目標 1 => 記録のうち、「Which item among」を含む行から記録の最後までを、空行を除いて番号付きリストにしてください。

引用文 =>
**********
■学習機能--新釈国語2009/06/15

 過去の経験を生かし、経験に学ぶ形で物事を判断すること。コンピュータを利用して日本語処理などを進める過程で生まれた発想であり、呼称である。コンピュータの場合は学習機能を有効にすれば過去の結果を統計的に処理して最多の結果に従うことも、直前の結果を優先させ他の結果と比較することで処理を決定することもすべてはプログラムの指示通りとなる。一方、人間の場合はそうした過去の経験の積み重ねに加えて、現状に対する認識や個人としての欲望も影響するため判断はコンピュータほど単純ではない。生身の人間に対し時に「ちっとも学習ができていない」とか「パソコン以下だ」といった罵声を浴びせるのは、浴びせる側の人間が人間らしさの意味を理解できず、人間だからこその複雑さや繊細さにも気づいていないと公言するに等しいことになる。

◎漢名探し(8)--アジサイの季節2009/06/15

 万葉仮名が原則一字一音で示され、そこに一字二音などが混じることはすでに説明しました。当時はまだ漢字がもたらされて日が浅く、もたらした人々も帰化人などの子孫が多かったために、日本列島の風物や情景と大陸のそれとを比較し同定して個々の漢字や語彙を日本語化するという作業は難事業でした。
**********
演習用の記録 =>
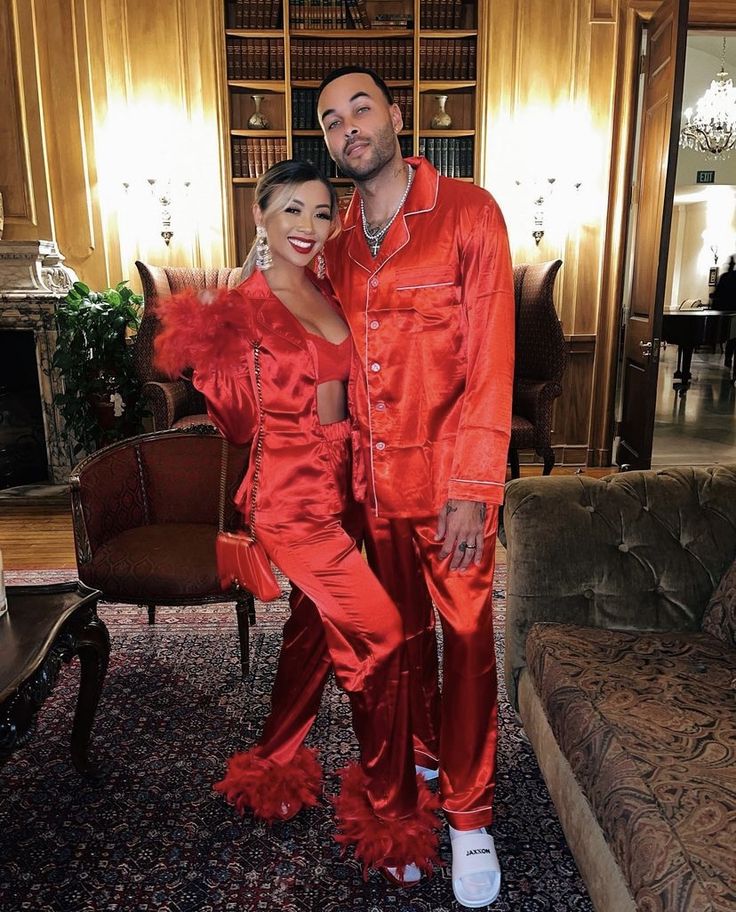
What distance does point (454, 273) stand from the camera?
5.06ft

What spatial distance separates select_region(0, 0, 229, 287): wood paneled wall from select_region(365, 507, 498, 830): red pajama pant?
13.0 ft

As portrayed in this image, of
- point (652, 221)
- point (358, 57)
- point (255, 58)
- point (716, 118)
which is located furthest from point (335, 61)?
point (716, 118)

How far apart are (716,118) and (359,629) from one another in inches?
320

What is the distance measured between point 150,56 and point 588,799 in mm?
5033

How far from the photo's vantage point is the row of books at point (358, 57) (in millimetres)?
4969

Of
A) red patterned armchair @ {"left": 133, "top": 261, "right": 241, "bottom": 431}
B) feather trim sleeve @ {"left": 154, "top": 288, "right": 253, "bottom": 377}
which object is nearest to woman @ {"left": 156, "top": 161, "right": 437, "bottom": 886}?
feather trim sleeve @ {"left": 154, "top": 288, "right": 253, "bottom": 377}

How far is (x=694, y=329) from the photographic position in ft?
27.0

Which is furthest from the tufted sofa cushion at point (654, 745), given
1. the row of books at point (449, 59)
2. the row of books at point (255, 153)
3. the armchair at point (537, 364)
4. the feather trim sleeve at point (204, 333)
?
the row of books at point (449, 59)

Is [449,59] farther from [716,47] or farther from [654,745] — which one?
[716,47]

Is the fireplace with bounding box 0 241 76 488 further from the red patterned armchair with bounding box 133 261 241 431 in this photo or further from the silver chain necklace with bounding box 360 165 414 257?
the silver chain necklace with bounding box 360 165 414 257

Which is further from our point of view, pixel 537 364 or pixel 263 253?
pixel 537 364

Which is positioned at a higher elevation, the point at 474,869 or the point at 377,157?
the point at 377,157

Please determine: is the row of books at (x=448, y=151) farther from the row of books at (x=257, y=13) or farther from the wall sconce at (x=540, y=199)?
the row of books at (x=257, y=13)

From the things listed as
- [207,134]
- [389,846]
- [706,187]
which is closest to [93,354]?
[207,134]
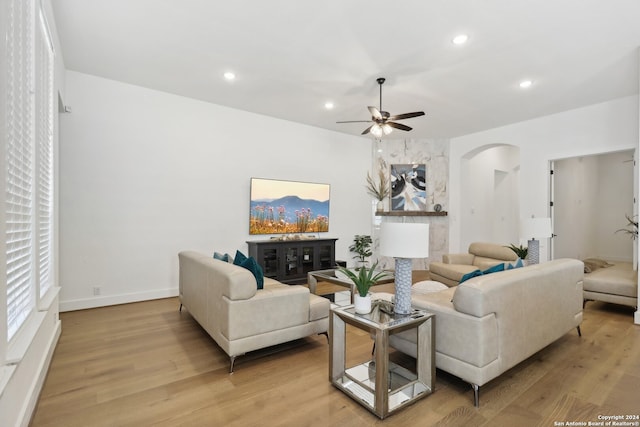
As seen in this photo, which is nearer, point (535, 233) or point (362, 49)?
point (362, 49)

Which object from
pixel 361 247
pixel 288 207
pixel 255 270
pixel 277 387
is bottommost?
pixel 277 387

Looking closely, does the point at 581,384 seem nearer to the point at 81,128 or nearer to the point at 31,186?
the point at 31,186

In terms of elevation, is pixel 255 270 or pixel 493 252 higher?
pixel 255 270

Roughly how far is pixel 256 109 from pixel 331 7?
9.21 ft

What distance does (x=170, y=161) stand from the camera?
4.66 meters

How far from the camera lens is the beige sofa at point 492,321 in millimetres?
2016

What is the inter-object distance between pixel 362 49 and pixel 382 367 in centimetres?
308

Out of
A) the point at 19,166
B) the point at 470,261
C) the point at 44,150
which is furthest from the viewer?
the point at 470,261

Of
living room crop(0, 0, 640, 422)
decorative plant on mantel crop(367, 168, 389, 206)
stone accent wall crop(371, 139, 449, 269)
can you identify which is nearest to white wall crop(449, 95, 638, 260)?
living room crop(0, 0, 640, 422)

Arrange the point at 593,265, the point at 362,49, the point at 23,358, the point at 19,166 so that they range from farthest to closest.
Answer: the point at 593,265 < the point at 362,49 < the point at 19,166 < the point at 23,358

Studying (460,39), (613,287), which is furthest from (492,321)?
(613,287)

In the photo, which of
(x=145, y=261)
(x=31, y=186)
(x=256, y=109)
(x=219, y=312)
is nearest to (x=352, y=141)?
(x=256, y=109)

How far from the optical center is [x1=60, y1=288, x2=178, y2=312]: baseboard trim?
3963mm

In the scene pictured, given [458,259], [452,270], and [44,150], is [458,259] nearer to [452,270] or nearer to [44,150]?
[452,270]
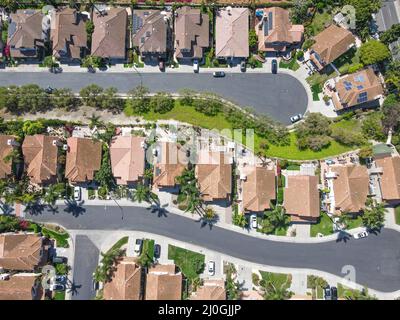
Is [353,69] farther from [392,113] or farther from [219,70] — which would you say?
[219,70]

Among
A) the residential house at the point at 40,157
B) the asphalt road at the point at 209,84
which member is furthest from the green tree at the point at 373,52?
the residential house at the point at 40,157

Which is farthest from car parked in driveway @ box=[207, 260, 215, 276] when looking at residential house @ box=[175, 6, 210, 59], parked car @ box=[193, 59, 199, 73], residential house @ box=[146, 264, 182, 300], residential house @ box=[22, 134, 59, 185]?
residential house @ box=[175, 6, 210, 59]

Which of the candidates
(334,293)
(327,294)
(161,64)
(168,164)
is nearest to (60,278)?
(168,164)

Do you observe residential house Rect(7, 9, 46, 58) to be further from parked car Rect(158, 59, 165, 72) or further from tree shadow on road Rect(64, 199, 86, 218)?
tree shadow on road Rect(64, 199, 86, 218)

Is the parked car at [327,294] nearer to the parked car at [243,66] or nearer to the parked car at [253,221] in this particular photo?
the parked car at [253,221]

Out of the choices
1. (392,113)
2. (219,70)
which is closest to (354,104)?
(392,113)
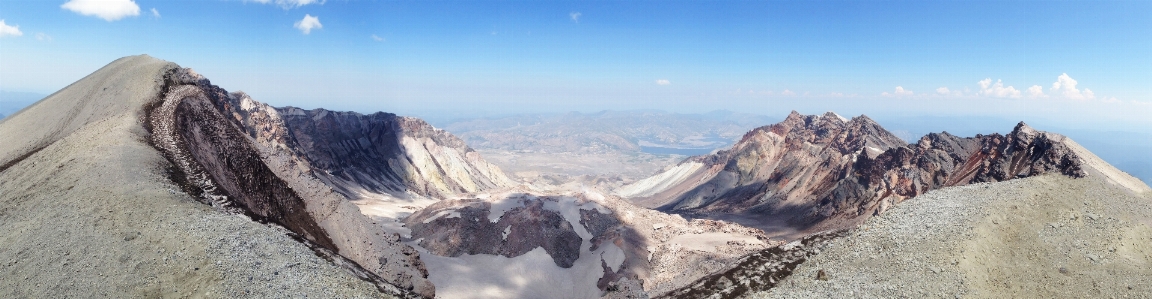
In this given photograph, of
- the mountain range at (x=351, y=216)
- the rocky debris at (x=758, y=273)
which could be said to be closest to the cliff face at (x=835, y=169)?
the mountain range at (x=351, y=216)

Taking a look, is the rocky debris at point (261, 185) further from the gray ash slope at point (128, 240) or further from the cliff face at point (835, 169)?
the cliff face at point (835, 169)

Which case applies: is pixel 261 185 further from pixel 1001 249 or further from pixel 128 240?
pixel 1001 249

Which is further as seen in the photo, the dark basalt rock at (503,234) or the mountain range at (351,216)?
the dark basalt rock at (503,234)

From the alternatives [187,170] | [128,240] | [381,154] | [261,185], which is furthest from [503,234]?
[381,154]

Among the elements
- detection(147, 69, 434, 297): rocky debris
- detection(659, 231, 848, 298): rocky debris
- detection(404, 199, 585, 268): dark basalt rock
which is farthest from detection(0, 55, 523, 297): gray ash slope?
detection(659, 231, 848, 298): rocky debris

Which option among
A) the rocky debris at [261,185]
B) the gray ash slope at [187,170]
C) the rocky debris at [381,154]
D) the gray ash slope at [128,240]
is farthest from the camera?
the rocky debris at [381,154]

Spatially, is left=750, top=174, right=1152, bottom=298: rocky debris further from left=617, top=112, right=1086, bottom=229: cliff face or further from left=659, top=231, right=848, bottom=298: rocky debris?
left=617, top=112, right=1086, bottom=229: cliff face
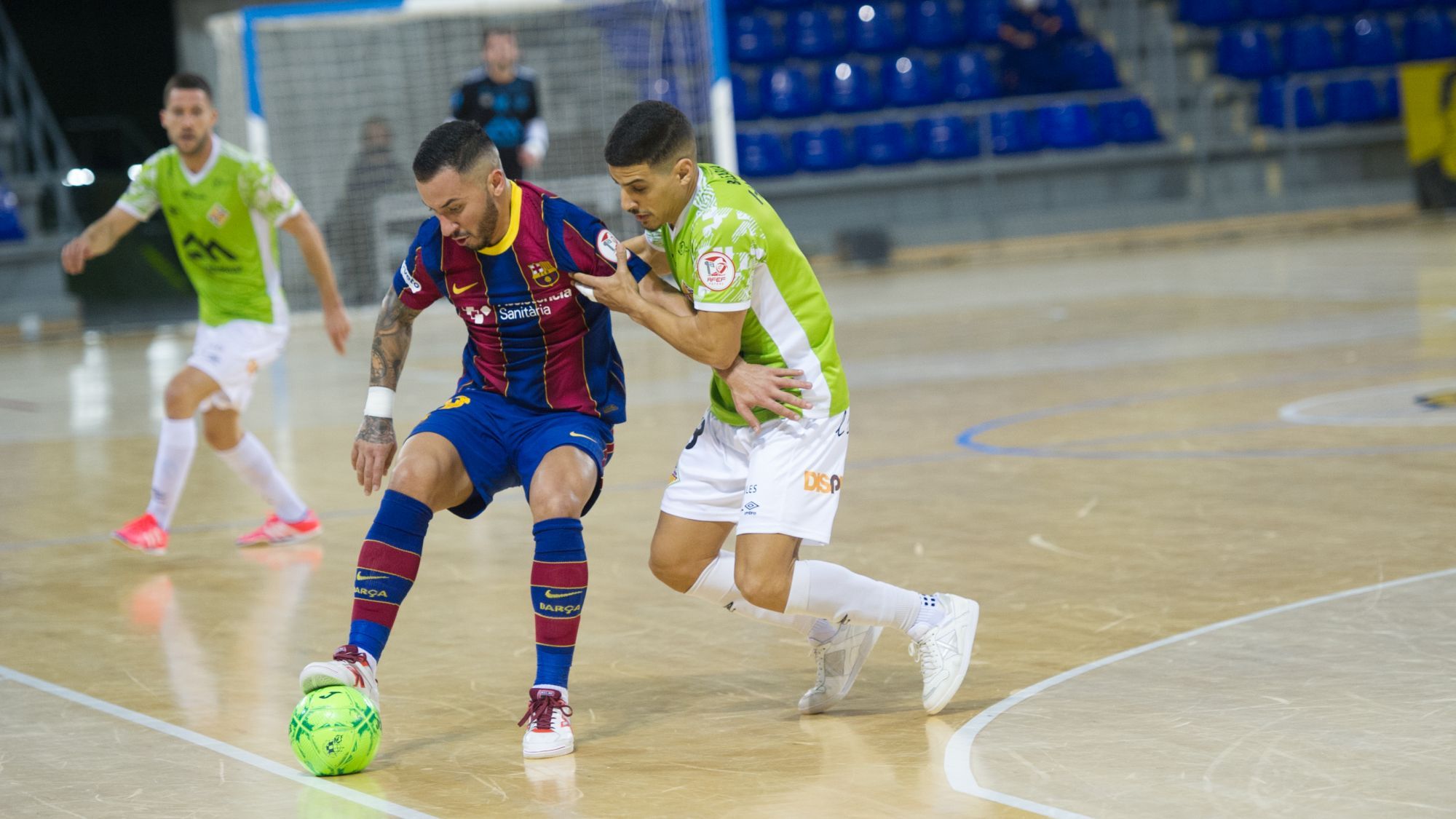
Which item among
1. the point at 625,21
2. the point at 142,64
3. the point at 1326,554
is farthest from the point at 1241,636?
**********
目標 2 =>
引用文をもとに、次の問いに答えてください。
(a) 「学習機能」という発想と呼称は、何を進める過程で生まれたとされていますか。
(b) 人間の判断には、過去の経験の積み重ねのほかに何が影響するとされていますか。
(c) 万葉仮名は原則としてどのように示されたと述べられていますか。

実行結果 1 =>
1. Which item among
2. 1. the point at 625,21
3. 2. the point at 142,64
4. 3. the point at 1326,554
5. is farthest from the point at 1241,636?

実行結果 2 =>
(a) コンピュータを利用して日本語処理などを進める過程です。
(b) 現状に対する認識や個人としての欲望です。
(c) 原則一字一音で示されたと述べられています。